Metin Bölümü »
━━━━━━━━━━━━━━━━

Ecz. Mehmet Selim HALICI

 

 

 Malum üniversite tercihleri başladı.
 Eczacılık Fakültesi seçecek arkadaşlar geleceğimizin meslektaşı olacaklar. Eczaneme bu aralar genç arkadaşlar tercih konusunda danışmak için geliyorlar. Düşündüm bir ağabeyleri olarak yardımcı olayım istedim, ne de olsa büyük umutlarla eczacı olacaklar…
Evet Eczacı olacaklar…
Ya sonra?
Sonra zaten yol ikiye ayrılıyor; eczane açmak ve diğerleri…

Diğerlerinden kastım Sağlık Bakanlığı, SGK gibi memuriyet veya özel sektördeki Eczacılıklar. Bunlar maddi anlamda eczane eczacılığına göre pek tatmin etmeyebilir, etse bile o diğerlerini seçmek zaten çok da kolay değil hele ki yüksek mevkilerde tanıdık yoksa, o yüksek mevkilere gelmek pek de mümkün değil. Zaten torpil olayı bizim ülkeye has bir şey herhalde…

 

Eczane eczacısı olmak diğerlerine göre daha aksiyonlu gibi, en azından ben öyle düşünüyorum...
Diyelim ki siz de benim gibi eczane açacaksınız… Çok güzel, kendi işinizin patronu olacaksınız, halka amme hizmeti vereceksiniz ama durun bakalım öyle her istediğiniz hemen olacak diye bir şey yok, öyle her yere açamazsınız eczaneyi, yeni yasa çıktı haberiniz yoktur belki. Nüfusa göre bir bakalım acaba hangi taşrada boş yer kalmış. Size göre bir 3500 kişi bulabilecek miyiz acaba?? Büyük şehirlerden umudu kesin zaten. 4,5 milyon nüfuslu Ankara’da 2 bin küsur eczane var. Evet eczane sayısı nüfustan fazla, ya da nüfus eczane sayısına göre az, tabi matematik yalan söylemez en az 3 çocuk yapın diye boşa konuşmuyor büyükler. Hep sizi düşündüklerinden, siz de eczane açabilesiniz diye. Hatta sizi o kadar düşünüyorlar ki işsiz kalmayın diye zincir eczaneler kurup içinde sadece Eczacıları istihdam etmeyi bile düşündüler... Neyse bunları hep söylüyorlar biz yolumuza bakalım…
Hadi size bir kıyak yapayım başkentte eczane açmak isterseniz nüfusa göre eczane sayısı az olan bir iki ilçe var onu yazayım; mesela Etimesgut, Mamak, Bala... Onun dışında pek yok gibi. 3500 kişilik bir yer bulup eczaneyi açtınız mı? Hayırlı olsun, açana kadar TEB’di Oda’ydı SGK’ydı İl Sağlık, belediye vs. derken güzel har(a)çlar verirsiniz, ama ekmeden biçilmez değil mi...

━━━━━━━━━━━━━━━━

Gösterilen Materyal »
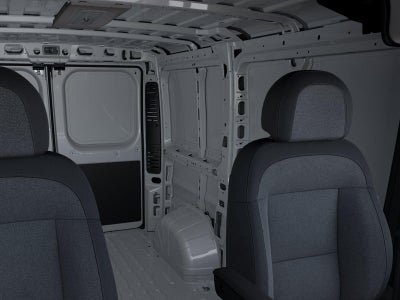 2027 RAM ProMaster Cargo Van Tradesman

━━━━━━━━━━━━━━━━

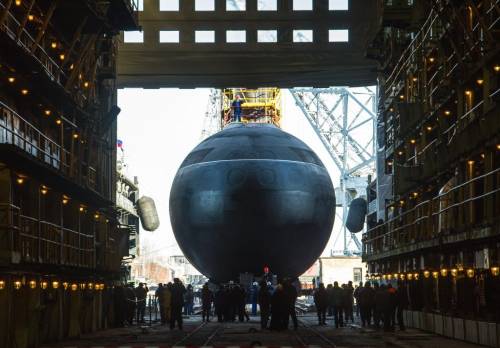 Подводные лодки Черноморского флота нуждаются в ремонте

━━━━━━━━━━━━━━━━

Çalışmanın Amacı » Eczacılık mesleği üzerine yazılmış metinde "Diğerlerinden kastım Sağlık" sözcüklerini içeren ifadeyle açılıp "ben öyle düşünüyorum..." ifadesiyle kapanan bölümü olduğu gibi yineleyiniz. Yukarıdaki materyal bu çalışma için gerekli değildir.

Çalışmanın Sonucu »
Diğerlerinden kastım Sağlık Bakanlığı, SGK gibi memuriyet veya özel sektördeki Eczacılıklar. Bunlar maddi anlamda eczane eczacılığına göre pek tatmin etmeyebilir, etse bile o diğerlerini seçmek zaten çok da kolay değil hele ki yüksek mevkilerde tanıdık yoksa, o yüksek mevkilere gelmek pek de mümkün değil. Zaten torpil olayı bizim ülkeye has bir şey herhalde…

 

Eczane eczacısı olmak diğerlerine göre daha aksiyonlu gibi, en azından ben öyle düşünüyorum...